Okay, I have written my own little separable convolution program that has two separate kernels (one for Row convolution, and one for Column). It is very similar to how the C version works in the SDK, except written parallel (the loop unrolling version in the SDK did not fit what I needed exactly). Basically the user calls the program and tells it how many times they want to run the convolution. Currently what it does, is copies the array (call it arrayA) over to the GPU, saves the result in arrayB on the GPU, then passes arrayB to the second kernel and saves the results back to arrayA…then arrayA is copied back to the host and returned to the user…if they user wants more than one run, the whole thing starts off (copying the new arrayA to the GPU etc). This means that for 600 convolutions (the low end of what I am doing), there are 1200 copies (600 each way) between the GPU and CPU…is there a better way to deal with the memory for this?

I don’t know how big the images are before hand, so I couldn’t figure out a way to just make it all sit in global memory, but maybe I am over thinking it, I am very new to cuda.

This is the loop:

int counter;

for (counter = 0; counter<numSmooths; counter++)
{
cutilSafeCall( cudaMemcpy(d_DataA, h_DataA, DATA_SIZE, cudaMemcpyHostToDevice) );

    cutilSafeCall( cudaThreadSynchronize() );
    
    convolutionRowGPU<<<blocks,threads>>>(
        d_DataB,
        d_DataA,
    d_Kernel,
        DATA_W,
        DATA_H,
    KERNEL_R
    );
    cutilCheckMsg("convolutionRowGPU() execution failed\n");

    convolutionColumnGPU<<<blocks,threads>>>(
        d_DataA,
        d_DataB,
    d_Kernel,
        DATA_W,
        DATA_H,
    KERNEL_R
    );
    cutilCheckMsg("convolutionColumnGPU() execution failed\n");
cutilSafeCall( cudaThreadSynchronize() );


    cutilSafeCall( cudaMemcpy(h_DataA, d_DataA, DATA_SIZE, cudaMemcpyDeviceToHost) );

}

Hi,
Since I’m not familiar with the type of computation you are doing, I might say something plain stupid, so please forgive me if ever.
That said, if the code snippet you gave actually reflect your algorithm and if you don’t touch “h_data” inside your loop, why don’t you just push both cudaMemcpy H2D and D2H outside of the loop? The first H2D would go prior to the loop and the D2H right after. This way, no unnecessary data transfer would occur…
While writing this, it looks so obvious that I must miss something here…

Wow.

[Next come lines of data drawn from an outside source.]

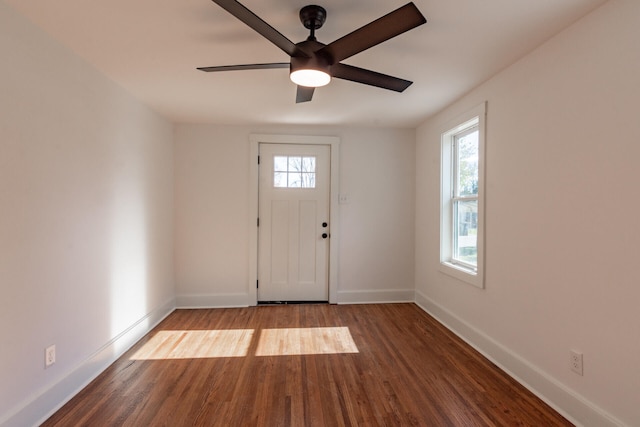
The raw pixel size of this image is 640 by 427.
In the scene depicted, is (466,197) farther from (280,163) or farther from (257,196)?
(257,196)

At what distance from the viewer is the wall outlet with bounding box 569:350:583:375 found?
5.69 feet

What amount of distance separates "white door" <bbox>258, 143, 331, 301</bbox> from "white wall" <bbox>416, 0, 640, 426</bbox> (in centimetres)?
191

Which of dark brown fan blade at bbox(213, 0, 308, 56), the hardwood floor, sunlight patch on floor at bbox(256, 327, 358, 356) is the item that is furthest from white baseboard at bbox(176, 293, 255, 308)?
dark brown fan blade at bbox(213, 0, 308, 56)

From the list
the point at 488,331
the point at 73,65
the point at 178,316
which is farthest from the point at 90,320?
the point at 488,331

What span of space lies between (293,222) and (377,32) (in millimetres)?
2758

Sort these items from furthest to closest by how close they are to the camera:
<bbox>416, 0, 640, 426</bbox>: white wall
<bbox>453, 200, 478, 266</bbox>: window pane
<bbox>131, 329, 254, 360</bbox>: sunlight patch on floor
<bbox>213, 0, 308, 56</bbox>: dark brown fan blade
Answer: <bbox>453, 200, 478, 266</bbox>: window pane → <bbox>131, 329, 254, 360</bbox>: sunlight patch on floor → <bbox>416, 0, 640, 426</bbox>: white wall → <bbox>213, 0, 308, 56</bbox>: dark brown fan blade

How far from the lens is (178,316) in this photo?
11.4 feet

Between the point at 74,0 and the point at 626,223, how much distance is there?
290 centimetres

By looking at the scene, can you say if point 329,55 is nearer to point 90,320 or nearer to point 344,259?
point 90,320

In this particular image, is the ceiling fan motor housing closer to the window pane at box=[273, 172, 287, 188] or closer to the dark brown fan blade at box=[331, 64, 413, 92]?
the dark brown fan blade at box=[331, 64, 413, 92]

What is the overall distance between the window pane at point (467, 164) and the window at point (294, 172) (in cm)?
168

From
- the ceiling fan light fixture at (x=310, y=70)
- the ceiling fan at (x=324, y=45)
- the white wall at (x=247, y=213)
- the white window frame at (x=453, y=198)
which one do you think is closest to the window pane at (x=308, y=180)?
the white wall at (x=247, y=213)

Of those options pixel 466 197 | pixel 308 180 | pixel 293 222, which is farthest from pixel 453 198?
pixel 293 222

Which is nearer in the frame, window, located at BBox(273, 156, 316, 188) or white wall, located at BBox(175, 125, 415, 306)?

Okay, I see what you are saying, for some reason I had it in my head that to restart the loop again with the resulting image from the previous loop, I had to copy it over again…

I am very new at this, thanks!

Take a look at the best practices document on the nvidia website. It gives good idea about what to keep look after in order to have good performance.